GIVEN INSTRUCTION:
Set the listing down unchanged, minus every embedded image.

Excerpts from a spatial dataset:
++++

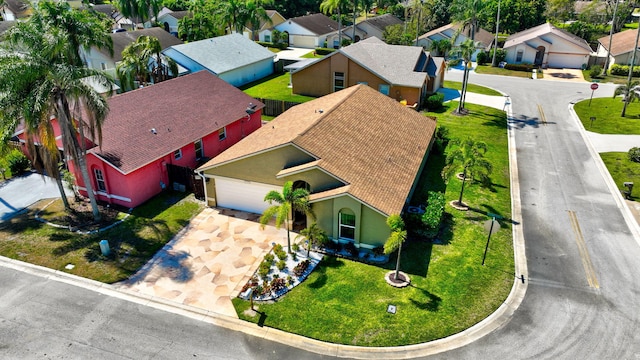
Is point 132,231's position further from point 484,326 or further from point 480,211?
point 480,211

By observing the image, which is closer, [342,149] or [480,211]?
[342,149]

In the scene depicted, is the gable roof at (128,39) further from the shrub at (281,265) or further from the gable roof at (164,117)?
the shrub at (281,265)

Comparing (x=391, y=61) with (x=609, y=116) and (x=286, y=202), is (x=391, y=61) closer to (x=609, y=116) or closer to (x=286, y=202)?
(x=609, y=116)

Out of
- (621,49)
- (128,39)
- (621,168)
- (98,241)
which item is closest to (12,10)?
(128,39)

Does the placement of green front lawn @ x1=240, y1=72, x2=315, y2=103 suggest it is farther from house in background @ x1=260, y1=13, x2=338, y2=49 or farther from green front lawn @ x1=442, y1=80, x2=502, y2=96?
house in background @ x1=260, y1=13, x2=338, y2=49

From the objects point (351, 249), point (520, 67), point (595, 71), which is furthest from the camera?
point (520, 67)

++++

ANSWER TO THIS PROBLEM:
Is point 132,231's position further from point 484,326 or further from point 480,211?
point 480,211

By observing the image, which is closer, [342,149] or [480,211]?
[342,149]

In the scene depicted, is the gable roof at (128,39) further from the shrub at (281,265) or further from the gable roof at (164,117)?
the shrub at (281,265)

Comparing (x=391, y=61) with (x=609, y=116) and (x=286, y=202), is (x=391, y=61) closer to (x=609, y=116) or closer to (x=286, y=202)?
(x=609, y=116)

Out of
- (621,49)
- (128,39)
- (621,168)
- (98,241)
which item is closest to (12,10)?
(128,39)

Does the placement of green front lawn @ x1=240, y1=72, x2=315, y2=103 suggest it is farther from house in background @ x1=260, y1=13, x2=338, y2=49 or farther from green front lawn @ x1=442, y1=80, x2=502, y2=96?
house in background @ x1=260, y1=13, x2=338, y2=49

From the objects point (351, 249), point (520, 67), point (595, 71), which is furthest from the camera?
point (520, 67)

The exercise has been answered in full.